• TASK DIRECTIONS: All lines in the records that carry the string "annotators" are to be shown.

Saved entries
+ + + + + + +
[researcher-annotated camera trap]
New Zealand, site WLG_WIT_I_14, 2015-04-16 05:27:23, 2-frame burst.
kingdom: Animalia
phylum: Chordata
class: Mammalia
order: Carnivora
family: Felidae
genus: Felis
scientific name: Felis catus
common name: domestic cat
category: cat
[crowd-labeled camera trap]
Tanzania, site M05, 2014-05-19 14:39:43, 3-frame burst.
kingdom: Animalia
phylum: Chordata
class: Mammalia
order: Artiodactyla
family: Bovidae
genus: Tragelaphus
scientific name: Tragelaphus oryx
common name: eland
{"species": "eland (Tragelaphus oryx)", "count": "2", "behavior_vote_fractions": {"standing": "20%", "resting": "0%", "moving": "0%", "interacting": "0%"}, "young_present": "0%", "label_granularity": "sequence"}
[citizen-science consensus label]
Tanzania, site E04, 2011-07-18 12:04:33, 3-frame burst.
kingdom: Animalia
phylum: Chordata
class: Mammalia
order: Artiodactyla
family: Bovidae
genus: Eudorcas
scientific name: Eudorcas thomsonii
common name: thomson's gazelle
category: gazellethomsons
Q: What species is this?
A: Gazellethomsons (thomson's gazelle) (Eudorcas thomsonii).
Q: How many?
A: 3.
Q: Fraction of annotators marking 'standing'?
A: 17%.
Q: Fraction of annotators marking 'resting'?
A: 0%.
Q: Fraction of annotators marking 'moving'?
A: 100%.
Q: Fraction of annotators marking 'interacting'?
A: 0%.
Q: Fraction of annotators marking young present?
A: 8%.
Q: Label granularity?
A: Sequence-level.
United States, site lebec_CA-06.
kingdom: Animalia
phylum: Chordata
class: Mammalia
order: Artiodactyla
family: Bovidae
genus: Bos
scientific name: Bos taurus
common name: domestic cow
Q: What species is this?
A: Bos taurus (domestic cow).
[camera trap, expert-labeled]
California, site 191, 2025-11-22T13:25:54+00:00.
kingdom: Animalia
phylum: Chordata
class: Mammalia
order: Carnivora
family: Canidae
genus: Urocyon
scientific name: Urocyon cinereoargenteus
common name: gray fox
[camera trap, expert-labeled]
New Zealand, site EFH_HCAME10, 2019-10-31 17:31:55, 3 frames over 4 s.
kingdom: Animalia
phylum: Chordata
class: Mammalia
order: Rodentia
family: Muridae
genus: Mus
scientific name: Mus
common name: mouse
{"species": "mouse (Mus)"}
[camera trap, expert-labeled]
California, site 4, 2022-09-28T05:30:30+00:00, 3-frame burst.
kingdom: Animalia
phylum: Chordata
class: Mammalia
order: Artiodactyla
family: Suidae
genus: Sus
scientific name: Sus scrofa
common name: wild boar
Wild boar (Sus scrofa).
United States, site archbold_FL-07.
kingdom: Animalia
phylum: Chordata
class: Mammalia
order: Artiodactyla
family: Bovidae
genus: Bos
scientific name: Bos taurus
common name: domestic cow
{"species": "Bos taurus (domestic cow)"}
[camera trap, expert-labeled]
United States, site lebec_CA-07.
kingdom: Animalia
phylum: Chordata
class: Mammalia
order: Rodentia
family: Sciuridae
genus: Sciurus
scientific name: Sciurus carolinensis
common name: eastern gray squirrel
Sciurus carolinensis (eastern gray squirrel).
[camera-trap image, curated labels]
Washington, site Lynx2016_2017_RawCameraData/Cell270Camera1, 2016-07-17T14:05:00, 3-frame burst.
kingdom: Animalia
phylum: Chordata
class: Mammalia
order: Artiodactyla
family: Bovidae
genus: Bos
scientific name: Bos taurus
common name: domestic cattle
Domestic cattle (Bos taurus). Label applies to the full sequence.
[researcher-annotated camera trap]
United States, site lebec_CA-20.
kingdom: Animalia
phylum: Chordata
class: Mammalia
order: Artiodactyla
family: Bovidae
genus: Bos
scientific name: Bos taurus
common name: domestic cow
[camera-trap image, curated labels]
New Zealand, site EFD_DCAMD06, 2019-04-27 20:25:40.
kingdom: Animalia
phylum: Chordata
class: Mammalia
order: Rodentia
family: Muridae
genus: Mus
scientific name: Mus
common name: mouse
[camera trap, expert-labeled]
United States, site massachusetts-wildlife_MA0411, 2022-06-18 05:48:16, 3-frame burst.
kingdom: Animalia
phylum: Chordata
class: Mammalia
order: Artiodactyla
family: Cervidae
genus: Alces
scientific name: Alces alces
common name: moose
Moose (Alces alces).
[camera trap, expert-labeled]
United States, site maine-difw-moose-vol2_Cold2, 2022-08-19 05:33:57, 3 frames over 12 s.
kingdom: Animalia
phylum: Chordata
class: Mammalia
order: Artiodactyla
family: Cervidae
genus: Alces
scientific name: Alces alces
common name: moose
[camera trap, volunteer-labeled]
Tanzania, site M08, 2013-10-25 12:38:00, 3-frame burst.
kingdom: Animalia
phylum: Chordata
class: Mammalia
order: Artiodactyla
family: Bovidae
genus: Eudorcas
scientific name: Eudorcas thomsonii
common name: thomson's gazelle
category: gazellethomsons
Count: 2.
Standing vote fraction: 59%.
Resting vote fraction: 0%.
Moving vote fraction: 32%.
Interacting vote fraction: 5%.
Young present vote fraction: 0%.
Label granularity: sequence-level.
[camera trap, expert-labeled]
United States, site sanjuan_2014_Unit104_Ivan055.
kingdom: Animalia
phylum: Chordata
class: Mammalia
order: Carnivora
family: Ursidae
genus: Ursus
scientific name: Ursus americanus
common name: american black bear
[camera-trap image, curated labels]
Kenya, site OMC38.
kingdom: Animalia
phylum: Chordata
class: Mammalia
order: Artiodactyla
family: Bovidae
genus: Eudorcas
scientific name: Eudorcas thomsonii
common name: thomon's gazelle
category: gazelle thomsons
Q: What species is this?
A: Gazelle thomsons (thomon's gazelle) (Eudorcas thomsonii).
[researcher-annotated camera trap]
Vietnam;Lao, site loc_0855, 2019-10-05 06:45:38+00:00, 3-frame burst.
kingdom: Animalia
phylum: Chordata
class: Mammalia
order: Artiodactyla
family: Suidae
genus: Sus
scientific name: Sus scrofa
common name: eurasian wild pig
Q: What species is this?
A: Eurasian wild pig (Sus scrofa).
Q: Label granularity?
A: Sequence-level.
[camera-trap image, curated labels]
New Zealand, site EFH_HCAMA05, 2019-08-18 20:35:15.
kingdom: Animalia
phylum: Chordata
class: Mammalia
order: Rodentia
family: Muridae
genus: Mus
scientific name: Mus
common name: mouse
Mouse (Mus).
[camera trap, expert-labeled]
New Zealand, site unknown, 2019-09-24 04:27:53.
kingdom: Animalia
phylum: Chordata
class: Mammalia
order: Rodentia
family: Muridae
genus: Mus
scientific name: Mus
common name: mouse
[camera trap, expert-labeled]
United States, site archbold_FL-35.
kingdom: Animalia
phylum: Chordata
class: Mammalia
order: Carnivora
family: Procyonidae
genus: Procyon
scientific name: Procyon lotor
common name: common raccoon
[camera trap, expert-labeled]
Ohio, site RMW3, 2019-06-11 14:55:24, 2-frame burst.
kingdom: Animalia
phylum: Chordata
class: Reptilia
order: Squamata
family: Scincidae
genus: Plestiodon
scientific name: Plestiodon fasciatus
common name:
+ + + + + + +
• RESULT BELOW:
Q: Fraction of annotators marking 'standing'?
Q: Fraction of annotators marking 'resting'?
Q: Fraction of annotators marking 'moving'?
Q: Fraction of annotators marking 'interacting'?
Q: Fraction of annotators marking young present?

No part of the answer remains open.